Document –
--------------------
# Moon + Reader App



## HappyGuy (Nov 3, 2008)

Not sure if this is where this question should go, but ...

Is anyone out there using the Moon + eReader app? I saw a bunch of really good reviews, but I'm not feeling it. I loaded it onto my phone and it came with 3 books. Question is, how do I load my own books? I have a bunch of non-DRM books on my computer I'd like to load, but just dumping them into the Moonreader folder doesn't seem to get them onto the shelf. I did look on their web site, but not much help there. Any help would be appreciated. Thanks.


----------



## readingril (Oct 29, 2010)

I use Calibre to manage my non-DRM'd titles, and am using the Calibre Companion app (it's a paid app and worth every penny IMO) to move books onto my phone then I open them in Moon +. I am thisclose to getting a Galaxy tablet because of the combination of Moon + and Calibre Companion... very powerful duo!


----------



## Betsy the Quilter (Oct 27, 2008)

HappyGuy,

I just opened up "My Shelf"and it scanned my whole device for books in the formats I specified.  Using the free version of Moon+ in the Amazon App Store.

Betsy


----------



## Betsy the Quilter (Oct 27, 2008)

Note that Calibre Companion is available through the Amazon App Store for $2.99, but you get 90 coins back for purchasing the app...



Betsy


----------



## HappyGuy (Nov 3, 2008)

Yeah, I spent the coins for Calibre Companion. Still trying to figure out how or maybe why Moon+ didn't scan the Fire for my books. Well, it'll give me something to do this afternoon. :>)


----------



## booklover888 (May 20, 2012)
--------------------
Record set –

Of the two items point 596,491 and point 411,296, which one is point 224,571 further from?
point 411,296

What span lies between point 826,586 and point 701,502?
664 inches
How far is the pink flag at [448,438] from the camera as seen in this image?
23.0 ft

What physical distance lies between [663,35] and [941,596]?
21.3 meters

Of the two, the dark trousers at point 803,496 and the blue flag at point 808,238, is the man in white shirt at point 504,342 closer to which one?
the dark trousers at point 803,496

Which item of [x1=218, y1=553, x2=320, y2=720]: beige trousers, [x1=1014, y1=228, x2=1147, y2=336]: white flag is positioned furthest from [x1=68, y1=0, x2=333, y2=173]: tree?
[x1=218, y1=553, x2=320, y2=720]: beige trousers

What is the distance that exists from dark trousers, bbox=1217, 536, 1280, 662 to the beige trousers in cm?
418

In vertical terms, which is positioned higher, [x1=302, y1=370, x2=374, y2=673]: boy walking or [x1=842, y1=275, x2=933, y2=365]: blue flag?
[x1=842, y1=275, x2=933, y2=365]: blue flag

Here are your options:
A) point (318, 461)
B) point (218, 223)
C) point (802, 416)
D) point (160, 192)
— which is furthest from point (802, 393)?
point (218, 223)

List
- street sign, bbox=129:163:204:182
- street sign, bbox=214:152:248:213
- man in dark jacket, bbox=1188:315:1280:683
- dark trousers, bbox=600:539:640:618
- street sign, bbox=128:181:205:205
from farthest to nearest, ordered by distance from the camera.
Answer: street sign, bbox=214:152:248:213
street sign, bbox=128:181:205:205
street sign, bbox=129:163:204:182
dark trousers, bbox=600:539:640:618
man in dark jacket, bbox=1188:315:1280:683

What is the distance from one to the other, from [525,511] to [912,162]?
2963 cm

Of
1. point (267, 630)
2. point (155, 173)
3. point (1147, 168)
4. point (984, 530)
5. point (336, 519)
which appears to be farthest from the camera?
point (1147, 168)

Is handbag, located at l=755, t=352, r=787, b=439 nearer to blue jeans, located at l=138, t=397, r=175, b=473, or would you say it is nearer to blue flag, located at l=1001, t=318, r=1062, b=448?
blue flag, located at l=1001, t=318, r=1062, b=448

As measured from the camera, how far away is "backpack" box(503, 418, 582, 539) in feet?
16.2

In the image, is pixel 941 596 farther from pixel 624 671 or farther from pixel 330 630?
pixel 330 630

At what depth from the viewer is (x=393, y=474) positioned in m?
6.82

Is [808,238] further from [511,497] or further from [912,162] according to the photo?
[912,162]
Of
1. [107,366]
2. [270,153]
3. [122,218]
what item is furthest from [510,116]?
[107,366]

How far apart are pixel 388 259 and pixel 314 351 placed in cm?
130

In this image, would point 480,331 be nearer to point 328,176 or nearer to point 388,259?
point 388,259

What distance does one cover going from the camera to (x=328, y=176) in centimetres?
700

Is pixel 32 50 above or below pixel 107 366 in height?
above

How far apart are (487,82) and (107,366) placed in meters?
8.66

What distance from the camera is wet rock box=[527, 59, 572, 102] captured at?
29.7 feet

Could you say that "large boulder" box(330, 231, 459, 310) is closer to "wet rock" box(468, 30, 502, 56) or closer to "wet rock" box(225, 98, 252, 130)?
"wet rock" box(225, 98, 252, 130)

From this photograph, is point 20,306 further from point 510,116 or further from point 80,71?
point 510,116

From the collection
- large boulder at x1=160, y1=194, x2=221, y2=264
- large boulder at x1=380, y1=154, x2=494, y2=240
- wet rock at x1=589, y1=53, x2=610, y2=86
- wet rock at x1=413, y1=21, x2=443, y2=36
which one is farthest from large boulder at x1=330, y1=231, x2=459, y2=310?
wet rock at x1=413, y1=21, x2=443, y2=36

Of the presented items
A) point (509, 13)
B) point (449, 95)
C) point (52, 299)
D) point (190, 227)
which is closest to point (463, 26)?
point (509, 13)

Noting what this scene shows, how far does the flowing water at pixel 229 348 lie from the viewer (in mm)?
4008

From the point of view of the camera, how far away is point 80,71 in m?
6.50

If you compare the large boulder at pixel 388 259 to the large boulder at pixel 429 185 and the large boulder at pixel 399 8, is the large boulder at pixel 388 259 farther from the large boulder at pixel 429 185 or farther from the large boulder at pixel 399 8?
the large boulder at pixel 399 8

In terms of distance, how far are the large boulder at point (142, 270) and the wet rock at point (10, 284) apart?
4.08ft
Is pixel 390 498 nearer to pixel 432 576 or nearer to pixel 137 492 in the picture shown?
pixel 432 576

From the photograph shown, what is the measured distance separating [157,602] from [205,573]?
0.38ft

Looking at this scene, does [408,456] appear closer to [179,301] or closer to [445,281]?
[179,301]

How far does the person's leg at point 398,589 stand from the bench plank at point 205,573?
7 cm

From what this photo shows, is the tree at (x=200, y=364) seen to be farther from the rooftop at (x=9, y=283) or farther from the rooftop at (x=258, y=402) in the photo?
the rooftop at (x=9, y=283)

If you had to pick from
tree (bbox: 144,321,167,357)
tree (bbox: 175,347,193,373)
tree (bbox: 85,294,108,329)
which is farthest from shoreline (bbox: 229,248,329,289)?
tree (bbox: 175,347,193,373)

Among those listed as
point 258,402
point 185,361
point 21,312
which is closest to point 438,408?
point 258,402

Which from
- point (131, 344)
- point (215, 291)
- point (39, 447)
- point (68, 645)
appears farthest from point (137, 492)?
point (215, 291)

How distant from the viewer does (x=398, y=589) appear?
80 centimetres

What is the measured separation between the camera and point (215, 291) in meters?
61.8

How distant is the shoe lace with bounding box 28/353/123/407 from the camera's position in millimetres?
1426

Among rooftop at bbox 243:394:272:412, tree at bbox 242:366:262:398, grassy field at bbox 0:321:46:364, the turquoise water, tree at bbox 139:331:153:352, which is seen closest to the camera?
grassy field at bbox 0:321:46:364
--------------------
Given task –
Reproduce the stretch of the Moon+ Reader thread from "I use Calibre" through "Amazon App Store.", word for word.

Reply –
I use Calibre to manage my non-DRM'd titles, and am using the Calibre Companion app (it's a paid app and worth every penny IMO) to move books onto my phone then I open them in Moon +. I am thisclose to getting a Galaxy tablet because of the combination of Moon + and Calibre Companion... very powerful duo!


----------



## Betsy the Quilter (Oct 27, 2008)

HappyGuy,

I just opened up "My Shelf"and it scanned my whole device for books in the formats I specified.  Using the free version of Moon+ in the Amazon App Store.